This month, looking at plants, is nearly at a close but before we head into December, I thought it would be timely to consider plants and Christmas. I’m not especially into Christmas but there is a lot of tradition surrounding it which can be interesting. Also, I’ve not yet looked at holly or ivy in my plant spirit posts and was already planning to, so this will kill two plants with one blog post as it were.
According to the telegraph, the song relates to ancient fertility mythology and the association of the male with holly and good and the female with ivy and evil.
Holly is a broad leaved, evergreen which is found in most of Europe. In Britain, it tends to grow as an understory beneath oaks.
Holly is well known for it’s spines which are obviously there to deter predators, and less sharp leaves can be found higher up the plant. For those intrepid herbivores who still take a bite, the leaves contain bitter tasting alkaloids.
It is a slow growing plant which can live for 250-300 years which has become iconic at Christmas time. It’s wavy edged leaves and prickly spines, glossy and rich green take a long time to decay. This may be one aspect of the holly’s nature which has contributed to it’s association with eternal life, with it’s evergreen demeanour being another. In the midst of winter, when all is dark and cold, the holly continues to rule with dignity, facing the challenging weather head on.
Holly is considered masculine to the ivy which is feminine, possibly because the holly is spiky and defensive where the ivy is more graceful? Interestingly, the nature of the holly brought into the house is supposed to determine or predict whether the house will be ruled by man or woman in the coming year. The smooth edged type signalling a woman’s rule. Another tradition says the same but for holly and ivy, with the plant first brought into the house marking the future year.
Holly was planted near homes as it was said to protect against lightning strikes. As with the oak, it is said to be associated with thunder and hence Thor. Bringing twigs into the house wards off evil spirits, which I imagine are particularly active in the dark nights of winter. Another seasonal link is found with the holly king who rules the year from mid summer to mid winter, when the oak king takes over.
Whilst the tradition of bringing holly into the house goes back much further, Christianity has appropriated it as a representation of Jesus. Holly is said to be representative of his crown of thorns, the red berries his blood and the white flowers a reminder of purity and his virgin birth.

Dataset excerpts
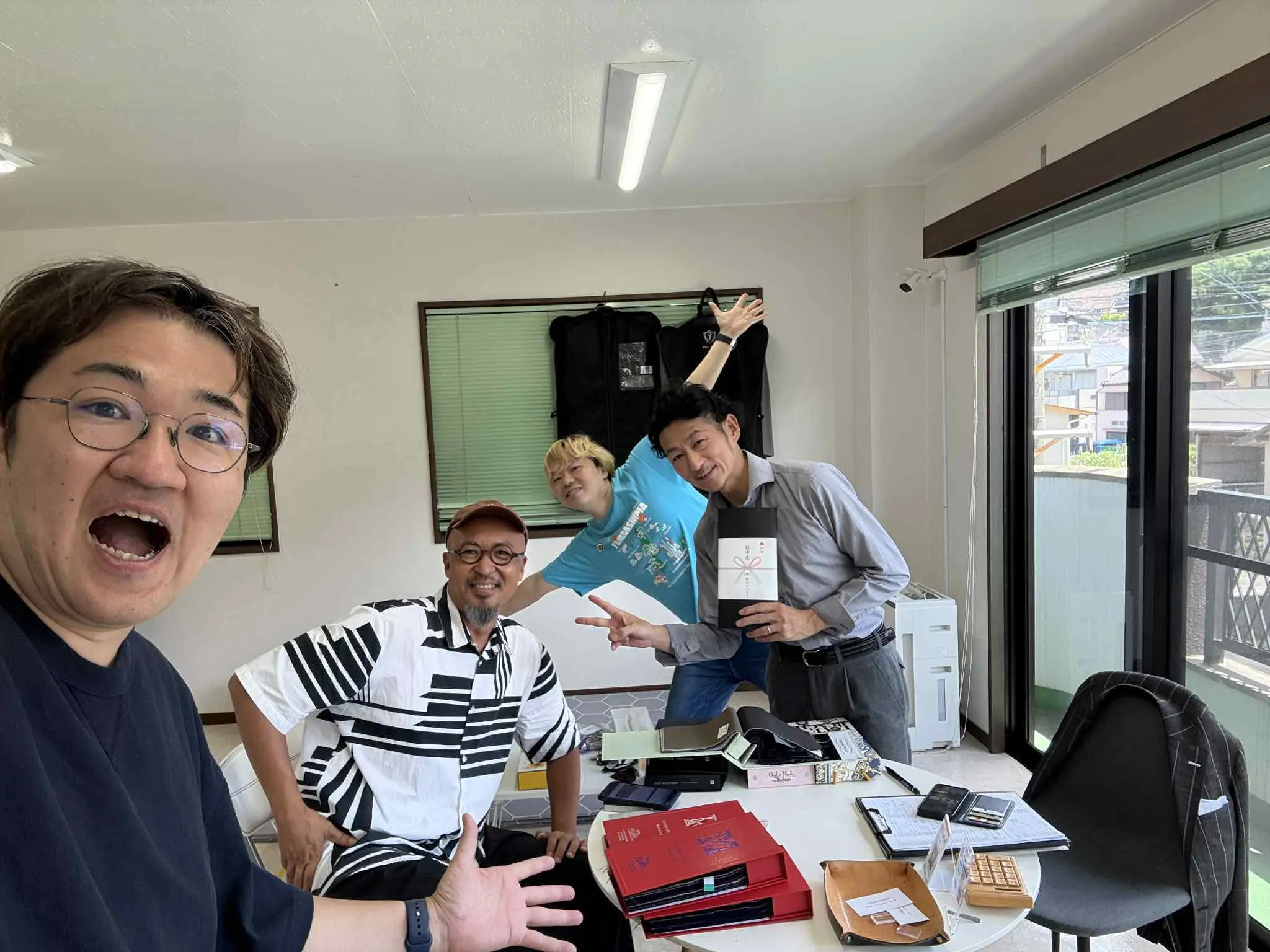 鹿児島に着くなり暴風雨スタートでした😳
* * *
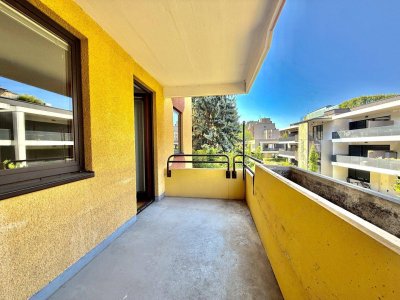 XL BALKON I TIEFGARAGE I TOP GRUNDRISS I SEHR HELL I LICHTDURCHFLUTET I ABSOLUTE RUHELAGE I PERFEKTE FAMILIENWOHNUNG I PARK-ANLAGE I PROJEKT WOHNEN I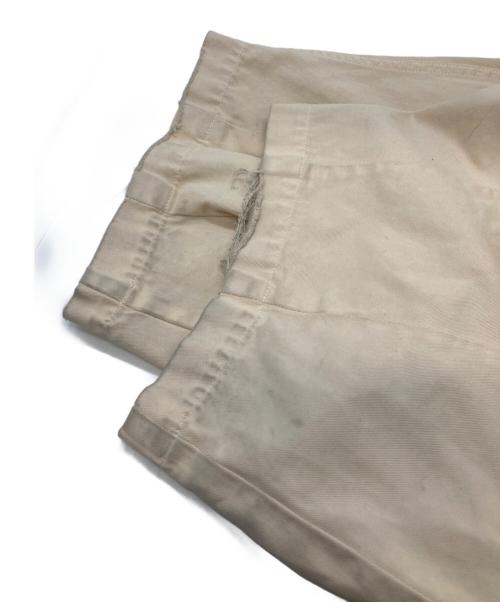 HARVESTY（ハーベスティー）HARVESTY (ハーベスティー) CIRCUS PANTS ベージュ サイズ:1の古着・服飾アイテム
...
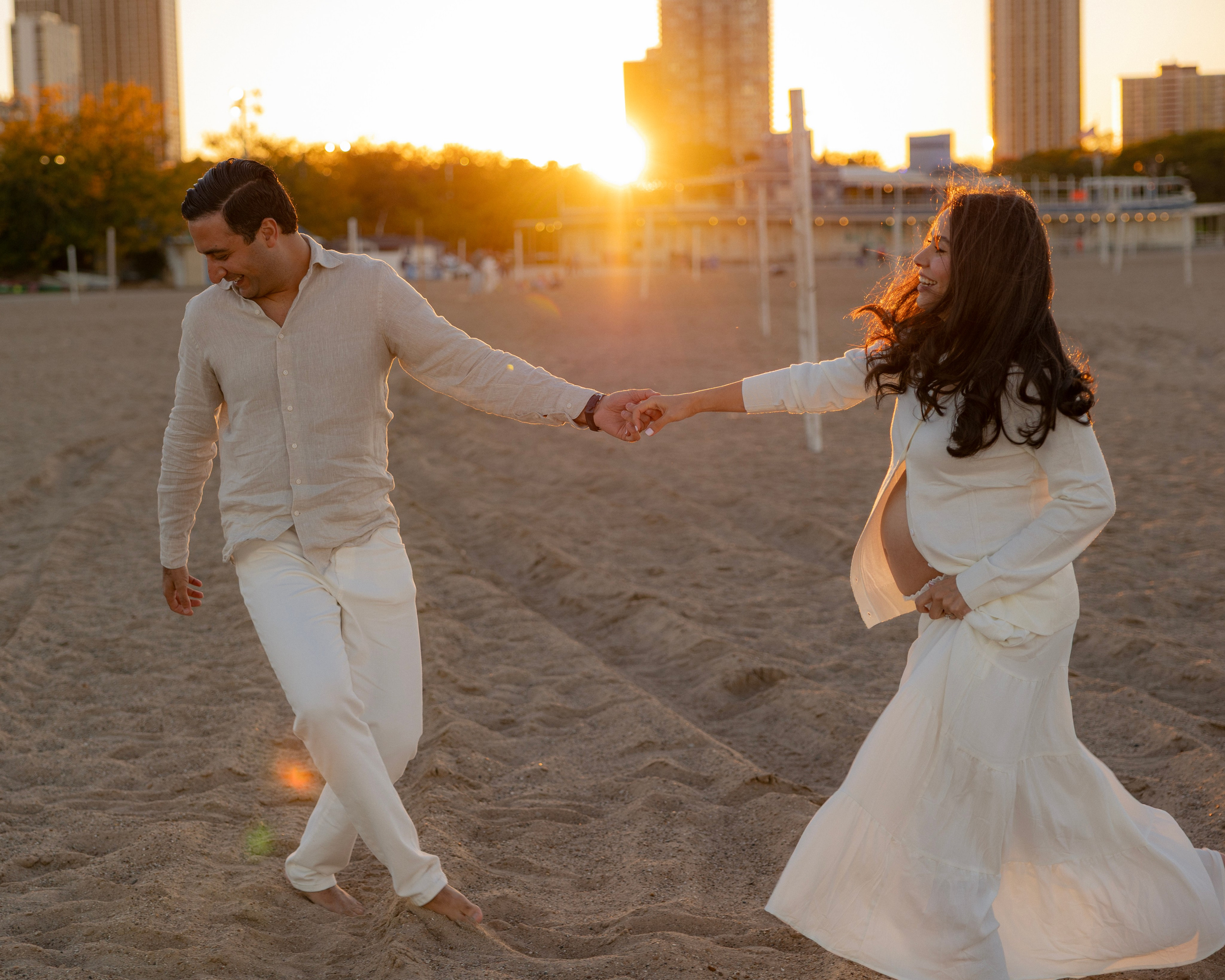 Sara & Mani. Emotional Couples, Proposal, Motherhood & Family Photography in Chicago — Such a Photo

Work order
According to the passage on holly and Christmas, how long can holly live?

Result
250 to 300 years.